I, it turns out, am greedy. Whilst ransacking a level, the fastest way to accrue large amounts of money is to hack computers. Imagine there's maybe 3 or 4 per level and I'm 2 down, I already have nearly £15,000 (a not insignificant sum by any thief's estimate) and I'm going for the 3rd and final computer. Why? I already have plenty of loot to improve my character's abilities, the 3rd computer doesn't look too heavily guarded, but that's not the point. The point is stuff will happen despite your best intentions and you will explode into a cloud of bank notes, guaranteed. But I can't help it, I can see the computer full of money and  it's within reach so I have to try.
Every. God. Damn. Time.
I mean, maybe if the game didn't constantly have me catching on ledges, being attacked through shut doors, falling to my death after a 1m double jump, being stuck next to my own bombs, etc etc, maybe I would get away with my greedy impulses. But the games clunky execution punishes those impulses every time, and it turns out I do not respond well to this at all. The reason I keep coming back is because I know how good it will feel to clean out every computer, safe, and lockbox, wring the level for every ounce of cash it has and then waltz off into the sunset. But that doesn't happen and I am robbed of my clean get away nearly every time.

--------------------------------

● List of tasks
- A) In the game review, how much money has the writer already gathered before going for the third computer?
- B) Extend the game review with a further paragraph that picks up after its final sentence.

[Stored data]
--------------------------------

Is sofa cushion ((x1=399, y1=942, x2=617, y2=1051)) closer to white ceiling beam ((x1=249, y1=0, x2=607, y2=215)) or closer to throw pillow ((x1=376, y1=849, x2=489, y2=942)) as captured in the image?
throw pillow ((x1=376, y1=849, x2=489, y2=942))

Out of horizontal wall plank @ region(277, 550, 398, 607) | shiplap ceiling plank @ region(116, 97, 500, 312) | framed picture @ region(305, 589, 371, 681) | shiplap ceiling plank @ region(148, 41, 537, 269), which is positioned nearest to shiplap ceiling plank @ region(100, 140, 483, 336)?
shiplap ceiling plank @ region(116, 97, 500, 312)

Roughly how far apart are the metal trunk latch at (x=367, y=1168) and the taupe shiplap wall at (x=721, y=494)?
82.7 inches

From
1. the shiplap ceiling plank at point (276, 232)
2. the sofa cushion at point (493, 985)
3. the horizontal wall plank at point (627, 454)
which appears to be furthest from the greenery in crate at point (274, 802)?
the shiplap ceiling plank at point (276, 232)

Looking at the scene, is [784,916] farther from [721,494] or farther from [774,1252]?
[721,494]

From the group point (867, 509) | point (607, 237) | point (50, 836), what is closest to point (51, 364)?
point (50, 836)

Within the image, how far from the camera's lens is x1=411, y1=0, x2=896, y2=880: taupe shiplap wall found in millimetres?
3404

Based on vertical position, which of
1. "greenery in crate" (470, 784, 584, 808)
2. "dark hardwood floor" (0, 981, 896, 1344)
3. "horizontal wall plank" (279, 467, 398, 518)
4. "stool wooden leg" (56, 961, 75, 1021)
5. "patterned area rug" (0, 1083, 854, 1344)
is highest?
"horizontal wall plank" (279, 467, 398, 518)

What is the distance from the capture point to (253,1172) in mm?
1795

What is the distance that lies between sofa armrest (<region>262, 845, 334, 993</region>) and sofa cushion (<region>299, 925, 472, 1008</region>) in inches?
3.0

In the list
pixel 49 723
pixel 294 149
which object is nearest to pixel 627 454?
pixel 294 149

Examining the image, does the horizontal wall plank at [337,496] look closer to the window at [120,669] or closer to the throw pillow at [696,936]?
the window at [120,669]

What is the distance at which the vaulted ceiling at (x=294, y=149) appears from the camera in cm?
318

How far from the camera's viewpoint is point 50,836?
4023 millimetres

--------------------------------

● Answers to the problems
- A) Nearly £15,000.

- B)
None so spectacularly as my most recent heist that was deftly enacted to the tiniest detail. I was patient and watchful, planning how to approach each room, how to tackle each obstacle. Then the triangle glitch struck. Just as I was nearing the last computer I tried to shut a door behind me and found that the triangle button assigned to this, and a number of other important actions, was teleporting me down the corridor. Fortunately with no consequence in this case as I had already cleaned out the previous room. I hacked the final computer (with some difficulty as this also requires the use of the triangle button) and then made my get away. Just as I was congratulating myself on the slickest operation any criminal had ever conceived of, I pressed the triangle to access my escape pod and was unwillingly teleported into a room with no exits, 3 hostile guards and an angry raven. I don't even know why there are ravens indoors or what they do. They beat the living hell out of me and took all my cash. I am so done with The Swindle.
Unless I still think I can make that perfect heist?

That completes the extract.